**Text section:**
>>>>>

To minimize the spread of aerosol and virus in clinics, dentists are supposed to adopt the minimal viable speed of a dental handpiece with limited cooling water during dental procedures. In addition, comprehensive personal protective equipment is necessary for both dental providers and dental assistants.

Peer Review reports

Background

In March 2020, Severe Acute Respiratory Syndrome Coronavirus 2 (SARS-CoV-2) outbreak emerged globally, marking the third outbreak following the 2003 Severe Acute Respiratory Syndrome and 2012 Middle East Respiratory Syndrome for human Coronavirus disease (COVID). SARS-CoV-2 caused varying degrees of fever and physical discomfort in young people. Moreover, elderly patients with underlying conditions experienced particularly severe symptoms and most succumbed to progressive respiratory failure. To curb the spread of the virus, governments worldwide implemented a series of social lockdown policies. The pandemic led to the collapse of medical systems in several regions and the closure of dentistry departments. Moreover, the global economies were hit hard.

<<<<<

**Given information:**

>>>>>

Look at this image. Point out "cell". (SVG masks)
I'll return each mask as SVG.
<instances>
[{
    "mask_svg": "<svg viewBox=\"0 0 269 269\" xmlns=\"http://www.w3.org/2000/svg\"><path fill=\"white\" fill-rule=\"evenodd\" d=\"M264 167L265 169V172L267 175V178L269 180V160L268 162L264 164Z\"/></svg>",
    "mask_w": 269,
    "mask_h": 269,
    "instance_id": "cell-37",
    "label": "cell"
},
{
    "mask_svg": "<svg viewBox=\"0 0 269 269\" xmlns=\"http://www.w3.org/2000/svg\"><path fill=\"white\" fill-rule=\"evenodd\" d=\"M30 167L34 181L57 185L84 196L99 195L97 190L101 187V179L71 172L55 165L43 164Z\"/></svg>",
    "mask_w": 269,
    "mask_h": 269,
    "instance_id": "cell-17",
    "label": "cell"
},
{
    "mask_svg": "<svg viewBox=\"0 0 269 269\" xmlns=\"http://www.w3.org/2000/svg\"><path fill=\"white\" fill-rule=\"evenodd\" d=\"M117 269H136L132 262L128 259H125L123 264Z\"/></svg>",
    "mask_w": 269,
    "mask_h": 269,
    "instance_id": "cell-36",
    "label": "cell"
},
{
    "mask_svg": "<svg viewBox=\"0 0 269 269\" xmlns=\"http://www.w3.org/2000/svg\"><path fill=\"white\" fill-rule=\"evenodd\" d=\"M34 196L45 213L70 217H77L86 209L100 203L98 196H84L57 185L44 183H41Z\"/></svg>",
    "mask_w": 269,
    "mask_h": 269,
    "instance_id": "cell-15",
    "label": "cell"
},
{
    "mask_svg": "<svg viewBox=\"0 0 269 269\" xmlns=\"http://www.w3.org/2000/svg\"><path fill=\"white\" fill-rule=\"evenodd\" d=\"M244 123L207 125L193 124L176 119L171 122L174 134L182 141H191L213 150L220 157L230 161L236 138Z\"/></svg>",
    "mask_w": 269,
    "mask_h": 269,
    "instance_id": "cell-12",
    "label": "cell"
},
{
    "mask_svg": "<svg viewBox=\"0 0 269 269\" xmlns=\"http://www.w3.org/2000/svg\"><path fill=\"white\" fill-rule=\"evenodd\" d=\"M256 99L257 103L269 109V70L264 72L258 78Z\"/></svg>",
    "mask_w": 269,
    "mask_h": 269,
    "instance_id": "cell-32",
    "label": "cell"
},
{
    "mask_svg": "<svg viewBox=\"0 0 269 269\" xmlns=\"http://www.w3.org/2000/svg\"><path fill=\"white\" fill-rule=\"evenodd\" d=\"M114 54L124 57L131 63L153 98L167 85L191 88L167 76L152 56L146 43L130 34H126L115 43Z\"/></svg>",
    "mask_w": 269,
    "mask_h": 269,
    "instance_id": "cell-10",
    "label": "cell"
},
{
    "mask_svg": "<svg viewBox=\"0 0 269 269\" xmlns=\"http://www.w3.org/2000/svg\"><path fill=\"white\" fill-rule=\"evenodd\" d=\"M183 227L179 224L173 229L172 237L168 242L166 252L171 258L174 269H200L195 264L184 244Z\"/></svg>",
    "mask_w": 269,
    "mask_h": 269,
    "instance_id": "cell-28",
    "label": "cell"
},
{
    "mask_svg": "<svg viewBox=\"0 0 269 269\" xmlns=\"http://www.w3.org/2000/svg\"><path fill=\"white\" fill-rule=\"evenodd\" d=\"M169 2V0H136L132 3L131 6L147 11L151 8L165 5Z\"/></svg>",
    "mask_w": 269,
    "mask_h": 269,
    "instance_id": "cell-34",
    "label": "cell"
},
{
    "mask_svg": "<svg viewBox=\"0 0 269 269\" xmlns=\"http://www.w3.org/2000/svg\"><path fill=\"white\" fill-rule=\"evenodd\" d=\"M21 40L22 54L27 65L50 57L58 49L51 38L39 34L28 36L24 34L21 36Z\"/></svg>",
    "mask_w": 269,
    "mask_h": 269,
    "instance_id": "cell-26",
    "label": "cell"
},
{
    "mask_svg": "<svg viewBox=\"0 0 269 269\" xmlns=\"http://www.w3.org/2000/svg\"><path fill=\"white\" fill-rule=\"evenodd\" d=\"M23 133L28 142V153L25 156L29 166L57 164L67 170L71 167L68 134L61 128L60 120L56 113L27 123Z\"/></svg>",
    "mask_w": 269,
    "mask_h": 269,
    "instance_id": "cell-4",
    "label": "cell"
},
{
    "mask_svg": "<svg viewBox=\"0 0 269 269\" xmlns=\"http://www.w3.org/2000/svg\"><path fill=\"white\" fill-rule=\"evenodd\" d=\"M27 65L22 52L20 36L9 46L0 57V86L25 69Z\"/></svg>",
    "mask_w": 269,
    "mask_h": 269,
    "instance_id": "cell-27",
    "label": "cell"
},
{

<<<<<

**Exercise:**
List every human coronavirus outbreak named in the text on dentistry and SARS-CoV-2, along with the year the text gives for each.

**Response area:**
- Severe Acute Respiratory Syndrome, 2003
- Middle East Respiratory Syndrome, 2012
- Severe Acute Respiratory Syndrome Coronavirus 2 (SARS-CoV-2), 2020